• Required work:
1. Name every symptom of dog flu that the article on canine influenza attributes to the CDC.
2. According to the canine influenza article, how long do most dogs usually take to recover from the illness?
3. From the canine influenza article, reproduce the passage from "Canine influenza, also" up to and including "life-threatening, the CDC said.".

• Text segment:

Veterinarians are advising dog owners to get their pups vaccinated against the canine influenza as cases have surged in several parts of the U.S. this winter.
Canine influenza, also known as the dog flu, is a contagious respiratory disease in dogs caused by specific Type A influenza viruses known to infect dogs, and is different from the seasonal influenza viruses that spread annually among people, according to the U.S. Centers for Disease Control and Prevention. In the vast majority of cases, it is not considered life-threatening, the CDC said.
Some regions have seen a rise in cases this winter, including, and .
Symptoms for dog flu include a cough, runny nose, fever and reduced appetite, according to the CDC. Most dogs usually recover from canine influenza within 2 to 3 weeks, but in more severe cases some dogs can develop secondary bacterial infections that can lead to more severe illnesses or pneumonia, the CDC said.
"We're really looking for changes of their behavior," veterinary microbiologist Stephen Cole told CBS News Thursday. "Are they acting listless, or lethargic, or not wanting to eat? In addition, keeping a close eye on their respiratory rate: Are they breathing faster? And their respiratory effort: Are they needing to take deeper breaths to catch their breaths?"
Cole said that while dogs can contract other illnesses like COVID-19 from their owners, it is unlikely they can pass dog flu on to humans.
"COVID-19 has been reported to pass from people to their pets, for sure," Cole said.
"There's never been a report of canine influenza moving into people, but the risk isn't absolutely zero, so it's important to be prudent," he added.
In addition, Cole said that pet owners in regions with larger outbreaks of dog flu should keep dogs away from congregate settings, and seek to get them vaccinated, if possible.
"With canine influenza there are flu vaccines available," Cole told CBS News. "Those flu vaccines have been on short supply recently, so it's really important that you reach out to your veterinarian to see if it's available to them in the first place."
'What's most important is keeping a close eye on our pets to make sure they're doing okay and seeking out veterinarian care whenever they need it," Cole added.

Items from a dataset
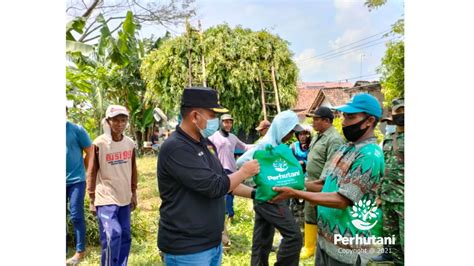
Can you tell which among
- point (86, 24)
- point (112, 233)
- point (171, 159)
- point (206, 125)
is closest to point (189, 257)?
point (171, 159)

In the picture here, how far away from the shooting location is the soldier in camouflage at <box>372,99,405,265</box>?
3037 millimetres

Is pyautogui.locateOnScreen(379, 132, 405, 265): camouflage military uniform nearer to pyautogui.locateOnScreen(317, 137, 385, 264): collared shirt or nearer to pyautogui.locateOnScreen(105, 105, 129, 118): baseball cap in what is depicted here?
pyautogui.locateOnScreen(317, 137, 385, 264): collared shirt

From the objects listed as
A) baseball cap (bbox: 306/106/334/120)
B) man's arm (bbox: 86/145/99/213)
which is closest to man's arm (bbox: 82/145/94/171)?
man's arm (bbox: 86/145/99/213)

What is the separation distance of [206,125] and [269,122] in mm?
1084

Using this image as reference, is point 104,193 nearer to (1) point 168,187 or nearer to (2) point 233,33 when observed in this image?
(1) point 168,187

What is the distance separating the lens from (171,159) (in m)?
2.10

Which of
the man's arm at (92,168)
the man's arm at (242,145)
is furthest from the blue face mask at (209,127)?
the man's arm at (92,168)

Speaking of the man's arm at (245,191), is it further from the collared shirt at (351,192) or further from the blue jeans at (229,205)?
the blue jeans at (229,205)

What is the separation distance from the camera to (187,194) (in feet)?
7.00

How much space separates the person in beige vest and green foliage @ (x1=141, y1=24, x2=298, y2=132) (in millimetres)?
396

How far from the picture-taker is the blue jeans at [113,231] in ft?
10.4

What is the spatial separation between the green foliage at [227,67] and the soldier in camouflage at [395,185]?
2.58 feet

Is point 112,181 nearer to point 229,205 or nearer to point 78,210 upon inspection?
point 78,210

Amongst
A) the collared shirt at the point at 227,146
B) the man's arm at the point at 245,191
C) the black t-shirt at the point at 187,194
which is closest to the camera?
the black t-shirt at the point at 187,194
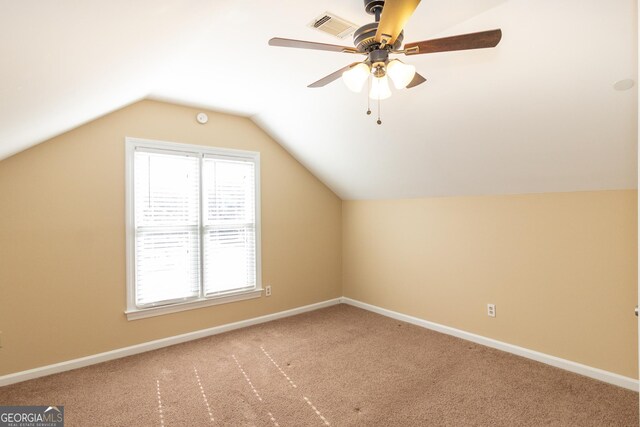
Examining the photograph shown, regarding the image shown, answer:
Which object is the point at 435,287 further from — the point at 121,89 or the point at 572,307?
the point at 121,89

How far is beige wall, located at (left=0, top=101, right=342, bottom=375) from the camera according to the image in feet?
9.32

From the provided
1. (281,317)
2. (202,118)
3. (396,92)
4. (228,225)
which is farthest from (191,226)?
(396,92)

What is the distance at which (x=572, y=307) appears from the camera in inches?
113

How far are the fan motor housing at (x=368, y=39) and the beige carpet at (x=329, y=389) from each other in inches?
86.7

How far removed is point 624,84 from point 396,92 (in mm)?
1378

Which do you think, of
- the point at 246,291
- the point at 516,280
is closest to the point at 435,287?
the point at 516,280

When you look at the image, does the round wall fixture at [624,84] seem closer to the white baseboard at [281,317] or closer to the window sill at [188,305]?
the white baseboard at [281,317]

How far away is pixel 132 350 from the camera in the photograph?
3.34 metres

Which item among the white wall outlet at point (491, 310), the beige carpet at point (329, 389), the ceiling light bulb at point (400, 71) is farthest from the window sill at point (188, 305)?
Result: the ceiling light bulb at point (400, 71)

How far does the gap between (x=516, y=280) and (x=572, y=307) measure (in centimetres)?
46

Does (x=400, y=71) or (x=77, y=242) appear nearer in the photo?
(x=400, y=71)

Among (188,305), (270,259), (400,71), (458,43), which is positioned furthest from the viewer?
(270,259)

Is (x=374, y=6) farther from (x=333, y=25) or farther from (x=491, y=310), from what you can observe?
(x=491, y=310)

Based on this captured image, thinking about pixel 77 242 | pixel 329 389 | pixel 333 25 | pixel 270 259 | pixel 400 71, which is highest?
pixel 333 25
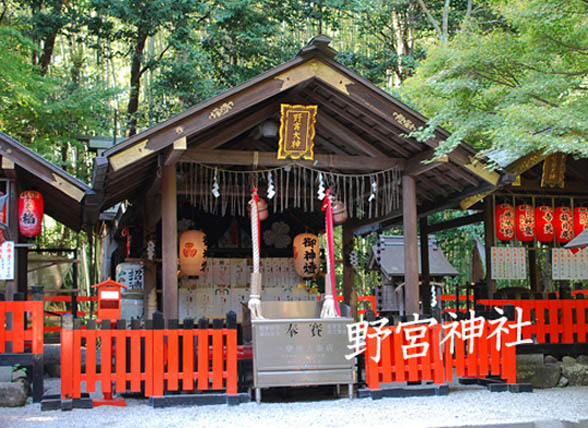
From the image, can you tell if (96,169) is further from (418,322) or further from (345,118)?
(418,322)

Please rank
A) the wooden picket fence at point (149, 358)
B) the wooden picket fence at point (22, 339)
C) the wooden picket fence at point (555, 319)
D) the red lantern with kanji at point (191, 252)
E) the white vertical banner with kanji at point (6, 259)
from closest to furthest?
the wooden picket fence at point (149, 358)
the wooden picket fence at point (22, 339)
the white vertical banner with kanji at point (6, 259)
the wooden picket fence at point (555, 319)
the red lantern with kanji at point (191, 252)

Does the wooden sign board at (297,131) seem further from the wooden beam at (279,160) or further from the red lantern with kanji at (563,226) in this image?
the red lantern with kanji at (563,226)

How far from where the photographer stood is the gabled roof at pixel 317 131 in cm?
903

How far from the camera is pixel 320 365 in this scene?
9.01 meters

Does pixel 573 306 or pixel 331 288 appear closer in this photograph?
pixel 331 288

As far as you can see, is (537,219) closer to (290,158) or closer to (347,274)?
(347,274)

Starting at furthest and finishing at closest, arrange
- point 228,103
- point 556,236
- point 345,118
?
point 556,236 < point 345,118 < point 228,103

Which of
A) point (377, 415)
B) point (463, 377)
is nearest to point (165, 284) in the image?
point (377, 415)

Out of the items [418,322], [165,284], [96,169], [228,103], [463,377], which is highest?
[228,103]

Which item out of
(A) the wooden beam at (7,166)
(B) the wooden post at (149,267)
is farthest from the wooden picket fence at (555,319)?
(A) the wooden beam at (7,166)

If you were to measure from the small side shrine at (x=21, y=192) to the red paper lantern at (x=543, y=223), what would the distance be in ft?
26.9

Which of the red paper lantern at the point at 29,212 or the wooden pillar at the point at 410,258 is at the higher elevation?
the red paper lantern at the point at 29,212

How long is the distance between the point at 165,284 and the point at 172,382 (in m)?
1.48

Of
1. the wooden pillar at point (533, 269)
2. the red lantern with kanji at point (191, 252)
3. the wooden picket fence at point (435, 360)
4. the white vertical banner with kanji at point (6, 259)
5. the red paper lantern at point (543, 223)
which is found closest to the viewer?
the wooden picket fence at point (435, 360)
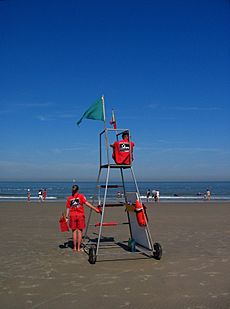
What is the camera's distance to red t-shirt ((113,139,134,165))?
782 cm

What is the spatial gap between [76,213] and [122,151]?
1.88 m

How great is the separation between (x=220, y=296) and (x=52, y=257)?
160 inches

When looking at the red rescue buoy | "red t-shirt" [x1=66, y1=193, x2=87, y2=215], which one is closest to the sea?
"red t-shirt" [x1=66, y1=193, x2=87, y2=215]

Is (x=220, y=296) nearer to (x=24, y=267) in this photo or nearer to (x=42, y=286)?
(x=42, y=286)

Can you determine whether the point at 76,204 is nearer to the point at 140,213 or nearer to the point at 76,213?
the point at 76,213

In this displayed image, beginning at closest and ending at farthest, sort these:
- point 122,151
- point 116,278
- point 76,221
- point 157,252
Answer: point 116,278, point 157,252, point 122,151, point 76,221

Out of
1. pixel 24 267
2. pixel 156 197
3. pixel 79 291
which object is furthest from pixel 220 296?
pixel 156 197

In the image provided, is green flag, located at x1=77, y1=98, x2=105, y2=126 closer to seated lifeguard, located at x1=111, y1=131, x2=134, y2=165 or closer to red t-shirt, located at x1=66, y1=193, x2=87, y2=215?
seated lifeguard, located at x1=111, y1=131, x2=134, y2=165

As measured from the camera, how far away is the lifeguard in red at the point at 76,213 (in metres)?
8.22

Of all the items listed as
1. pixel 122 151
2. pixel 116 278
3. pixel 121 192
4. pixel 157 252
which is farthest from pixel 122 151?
pixel 121 192

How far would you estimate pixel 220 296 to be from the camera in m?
5.00

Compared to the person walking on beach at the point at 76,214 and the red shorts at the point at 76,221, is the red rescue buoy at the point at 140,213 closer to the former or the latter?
the person walking on beach at the point at 76,214

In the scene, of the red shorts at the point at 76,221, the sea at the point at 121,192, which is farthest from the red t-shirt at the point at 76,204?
the sea at the point at 121,192

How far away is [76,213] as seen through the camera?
827 cm
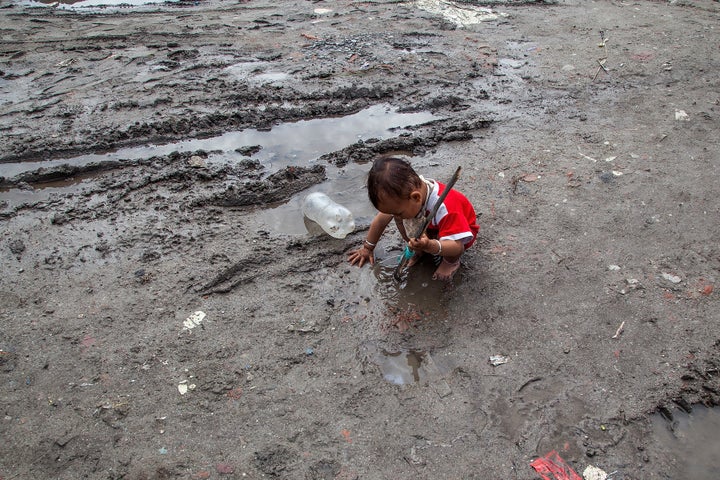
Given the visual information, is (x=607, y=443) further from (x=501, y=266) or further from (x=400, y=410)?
(x=501, y=266)

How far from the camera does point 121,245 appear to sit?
10.8 feet

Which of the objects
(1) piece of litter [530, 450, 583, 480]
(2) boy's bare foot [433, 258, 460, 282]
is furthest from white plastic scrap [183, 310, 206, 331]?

• Task-by-task outputs:
1. Cough, runny nose, fever, reduced appetite

2. Most dogs usually recover within 2 to 3 weeks.

3.
Canine influenza, also known as the dog flu, is a contagious respiratory disease in dogs caused by specific Type A influenza viruses known to infect dogs, and is different from the seasonal influenza viruses that spread annually among people, according to the U.S. Centers for Disease Control and Prevention. In the vast majority of cases, it is not considered life-threatening, the CDC said.